What I've realised is that the phrase is never used in a positive context. All of the things I just described are certainly a part of daily life for a large part of this large continent, but they do not alone define Africa. There are a lot of things that I encounter here as part of daily life in Africa that are actually fun, or amusing, or strangely interesting, or fascinating, or awesome.
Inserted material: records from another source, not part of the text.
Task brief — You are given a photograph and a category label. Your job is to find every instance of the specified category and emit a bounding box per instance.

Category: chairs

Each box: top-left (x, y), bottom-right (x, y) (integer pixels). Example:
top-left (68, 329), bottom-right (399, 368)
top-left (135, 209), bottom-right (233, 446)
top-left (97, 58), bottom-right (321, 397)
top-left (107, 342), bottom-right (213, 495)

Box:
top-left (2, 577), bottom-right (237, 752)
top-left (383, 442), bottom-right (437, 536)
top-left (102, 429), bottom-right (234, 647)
And sometimes those things that people find frustrating are great lessons in questioning what our expectations are, why they are such, and if they actually benefit us.

So, I'm re-activating this blog (it's been over a year since my last post, and they have been very infrequent for much longer) in a project to reclaim and redefine the phrase "This is Africa." I didn't move here because I love it when the power unexpectedly goes out for anywhere from 5 minutes to 5(+) hours, or that it goes out every time it rains, or because I prefer my roads gouged and bumpy, or because I've always wanted to hear someone say on the phone "I'm coming" and have no idea what-so-ever when they will show up. More importantly--very, very importantly--I did not move here so I could "fix" it. Sure there are problems, everywhere in the world there are problems. I think that I have something to offer to help people live happier, healthier lives, but I believed that to be true in Colorado too, and that's what I want for my life no matter where I am.

I moved here because there is beauty and laughter and creativity and a whole lifestyle which has benefits that, for me, outweigh the frustrations. We all have frustrations, no matter where we live in the world. Africa is more than frustrations, war, poverty, and chaos! Let me show you.